== Your goal ==
Can you write out, word for word, the lines from the one containing "Is the pink" through the one containing "red baseball jersey, bbox=805", both of those included?
-- begin Supplied data --
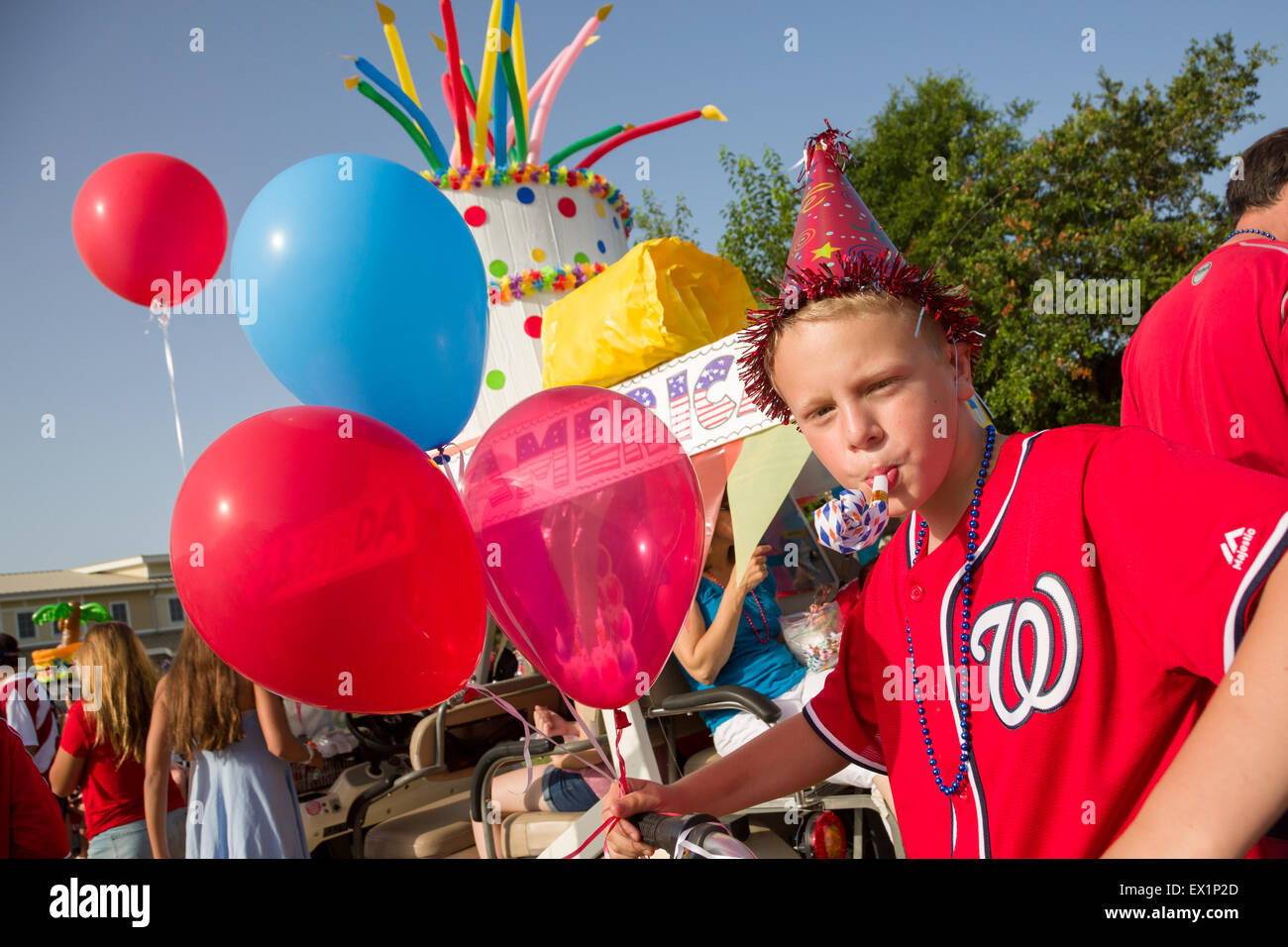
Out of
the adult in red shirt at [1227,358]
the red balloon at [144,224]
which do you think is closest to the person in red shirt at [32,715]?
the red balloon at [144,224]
-- end Supplied data --
-- begin Supplied data --
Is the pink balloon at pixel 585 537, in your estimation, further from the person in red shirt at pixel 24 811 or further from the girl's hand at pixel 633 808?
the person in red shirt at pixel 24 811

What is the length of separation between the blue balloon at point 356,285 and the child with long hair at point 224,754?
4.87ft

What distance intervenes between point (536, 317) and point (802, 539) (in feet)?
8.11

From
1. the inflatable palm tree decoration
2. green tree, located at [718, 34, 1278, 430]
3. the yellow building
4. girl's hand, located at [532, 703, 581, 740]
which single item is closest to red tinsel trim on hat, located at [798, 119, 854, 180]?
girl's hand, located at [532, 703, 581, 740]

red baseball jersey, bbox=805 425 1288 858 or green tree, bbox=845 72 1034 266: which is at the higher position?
-- end Supplied data --
== Task output ==
Is the pink balloon at pixel 585 537, in your estimation, further from the person in red shirt at pixel 24 811 or further from the girl's hand at pixel 633 808?
the person in red shirt at pixel 24 811

What is the length of separation between the blue balloon at point 356,285 and the child with long hair at point 224,754?
4.87ft

What distance intervenes between point (536, 317) and point (802, 539) (in feet)?
8.11

From
1. the inflatable palm tree decoration
2. green tree, located at [718, 34, 1278, 430]
3. the yellow building
4. girl's hand, located at [532, 703, 581, 740]
which single item is closest to red tinsel trim on hat, located at [798, 119, 854, 180]?
girl's hand, located at [532, 703, 581, 740]

red baseball jersey, bbox=805 425 1288 858 or green tree, bbox=845 72 1034 266: which is at the higher position?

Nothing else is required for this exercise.